Nous sommes les chardons, par Antonin Sabot (Presses de la Cité)
Un premier roman, Prix Jean Anglade 2021, superbement maîtrisé, fort bien construit, qui laisse une trace après qu’on l’a lu, d’espoir et pas seulement. De quoi s’agit-il ? « Un soir, Martin voit son père, mort il y a peu, venir s’attabler avec lui. Ce père qui lui a appris à entendre les arbres et à humer le vent, à suivre la piste des bêtes dans la forêt, à connaître les paysans des alentours... »

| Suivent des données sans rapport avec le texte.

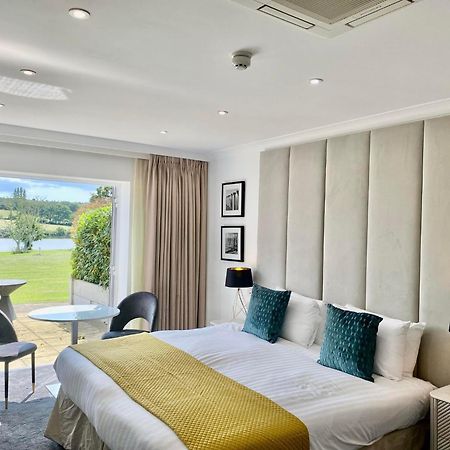 Lakeside Park Hotel & Spa Fishbourne  Экстерьер фото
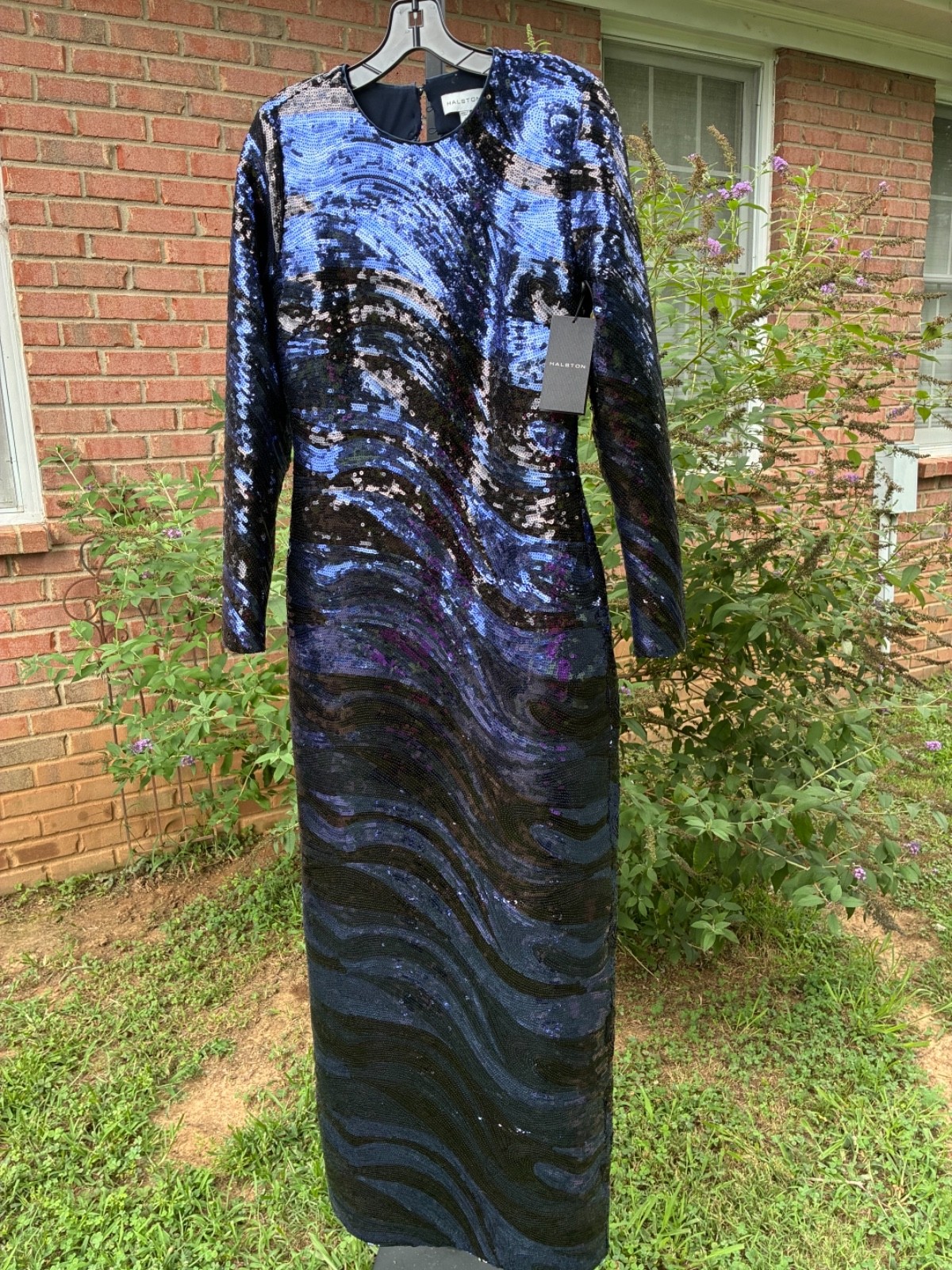 Beautiful Halston Whitney Open Back Sequin Gown Retail $695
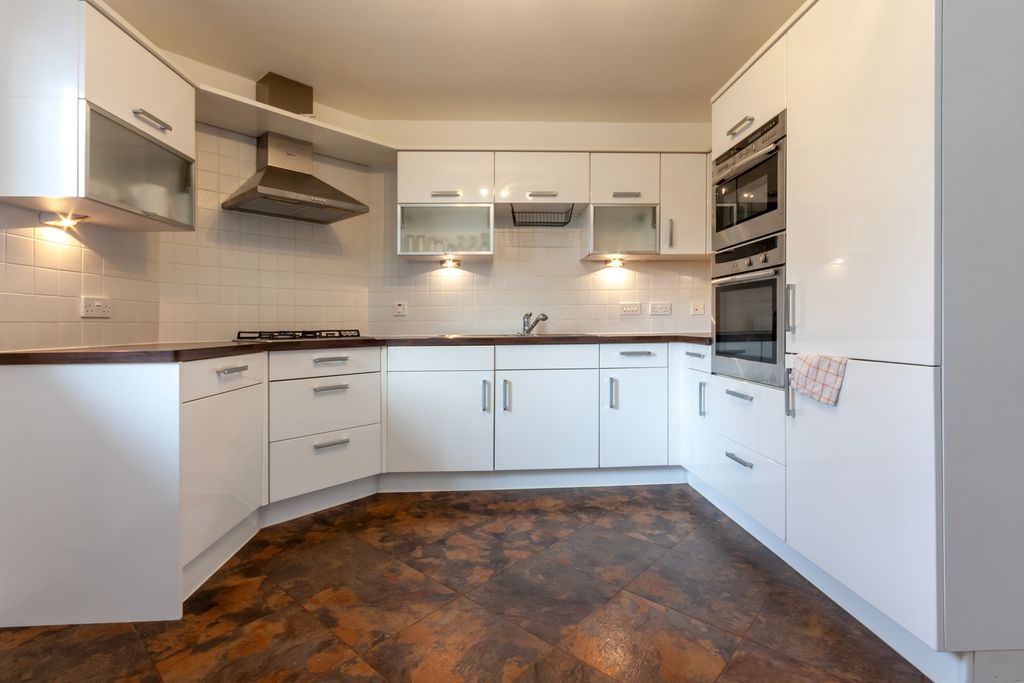 Property photo 2 of 22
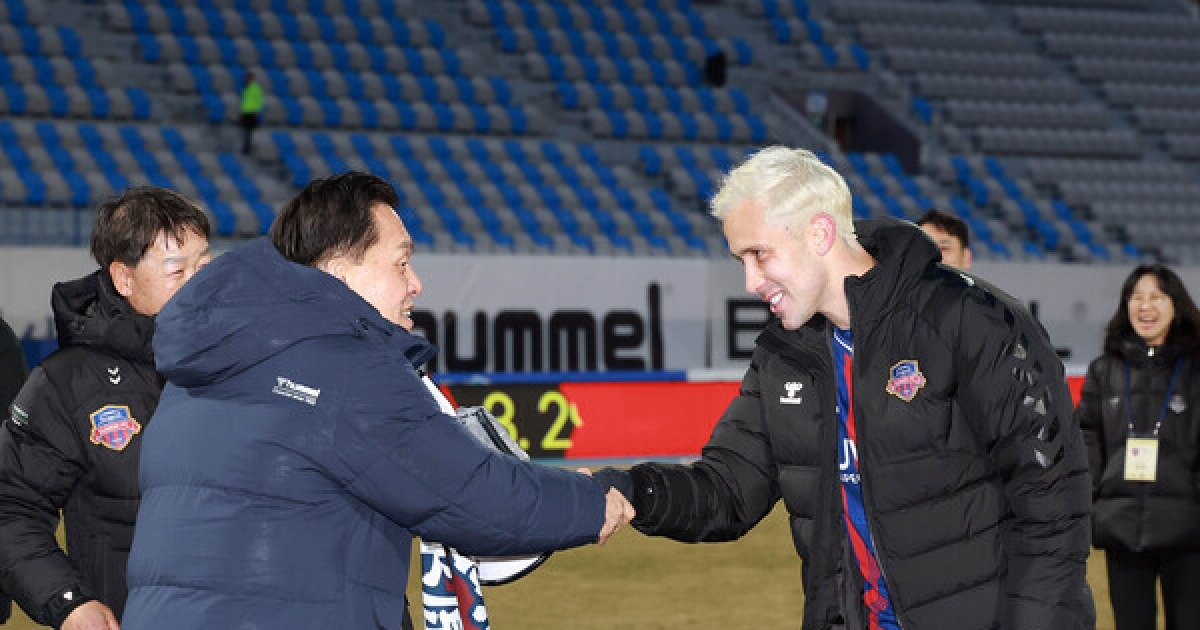 수원FC 이재준 구단주, 프리조와 승리의 하이파이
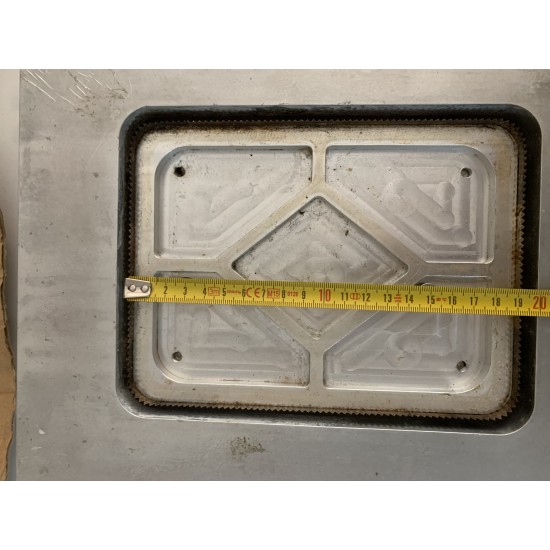 İkinci El 2 Kalıplı Gazlı Tabak Kapatma Makinesi VOLVAC 110x110 mm ve 190x144 mm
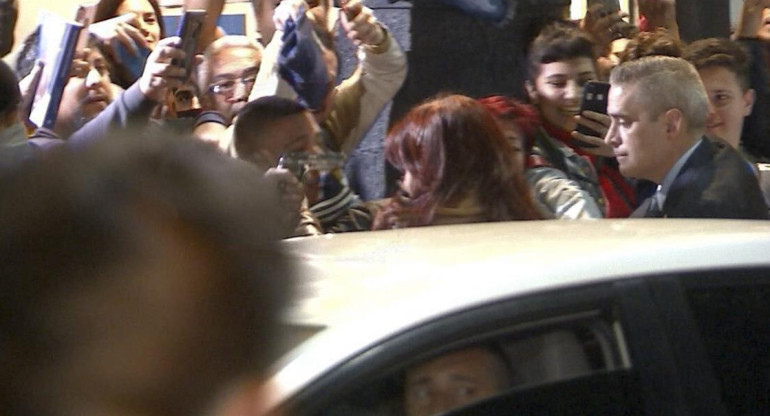 La escalofriante imagen del atentado a Cristina Kirchner. Foto: NA.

C’est là ce que nous en dit la quatrième de couverture. Mais que l’on ne se méprenne pas, ce père disparu – où ? quand ? comment ? Martin l’ignore, qui n’aura de cesse de retrouver son corps perdu quelque part, et peut-être surtout l’esprit qui lui a insufflé tout ce qu’il connait de la vie et du monde, et notamment cette étonnante faculté, la nuit, dans ces montagnes qui l’ont vu grandir, de pouvoir regarder le ciel, le ciel et les étoiles, et de ses bras grands ouverts embrasser le firmament tout entier – ce père, pas seulement le père du héros, le père de Martin, que je vois davantage, du moins est-ce ainsi que j’ai ressenti cette lecture, dans la peau de celui qui, aujourd’hui, nous ferait défaut. Ce père, comme en camp retranché, mais ouvert à la clarté du monde, la vraie, sans artifice aucun, loin des villes et de leurs faux attraits.

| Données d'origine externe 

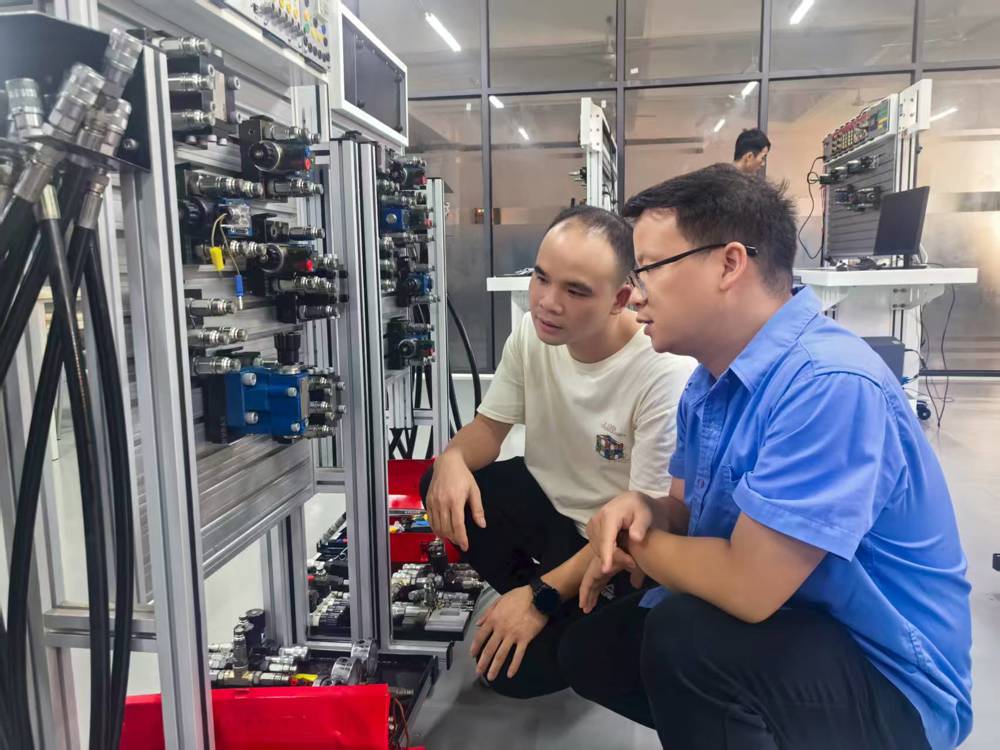 师徒开展技术研讨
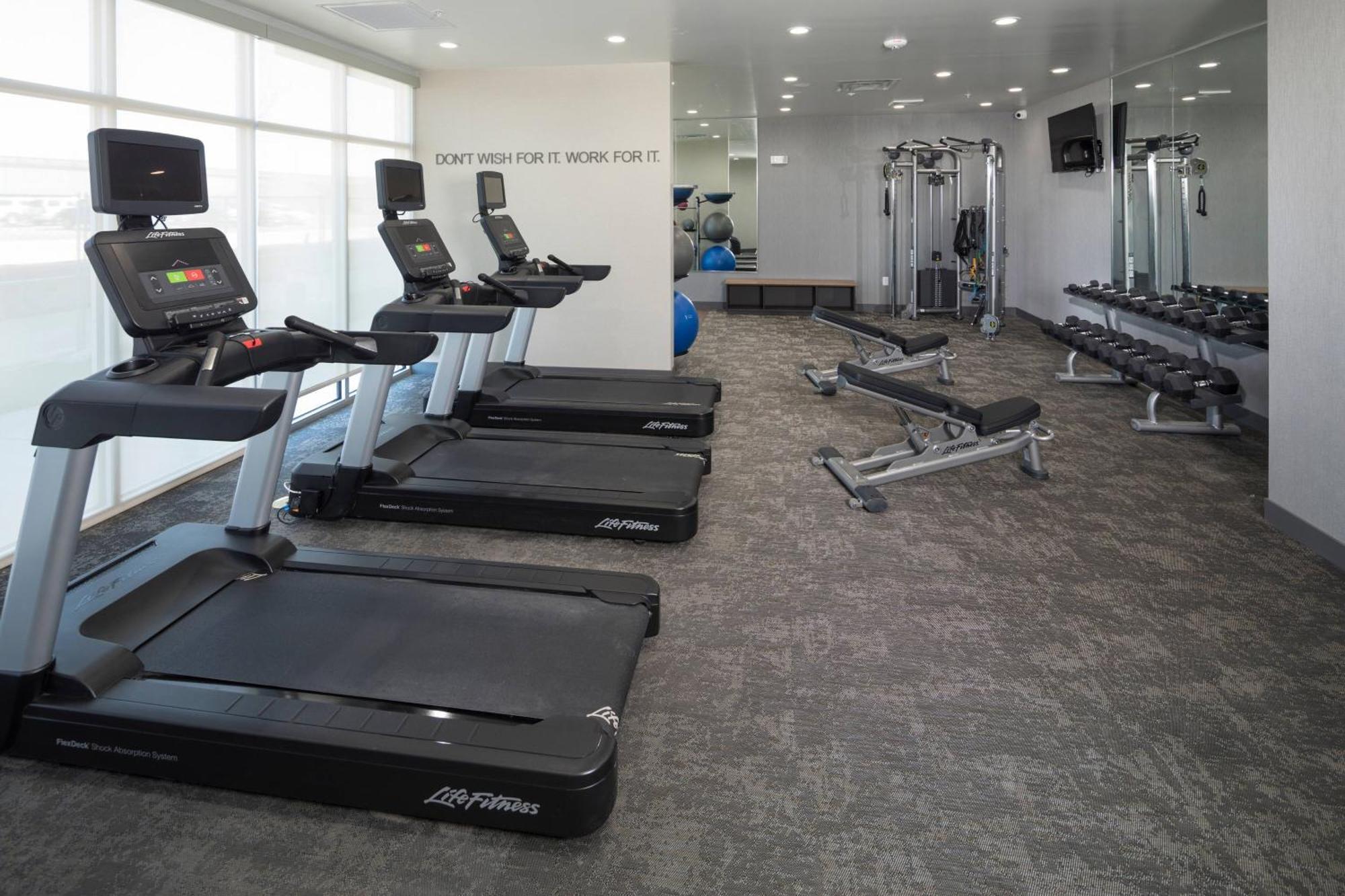 Hotel Fairfield & By Marriott Downtown 3*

Oui, je crois que ce livre apporte beaucoup. Qu’il apporterait au plus grand nombre un éclairage nouveau sur l’écologie, une écologie qui n’est pas même prononcée, qui se veut sans diktats, tout en sagesse, tout en compréhension, comme le maître apprend à lire à l’enfant, de sa voix la plus affectueuse, bien éloignée de l’arrogance du verbe dont les politiciens, via les médias, nous abreuvent. Mais les médias, aujourd’hui... Enfin, la question n’est pas là. La question n’est même plus là...
Ecoutons plutôt, découvrons plutôt la petite musique qu’Antonin Sabot nous donne à aimer : celle d’une terre dont les poumons s’épuisent, qu’une humanité folle ont rendu malades, mais dont on espère malgré tout la guérison prochaine.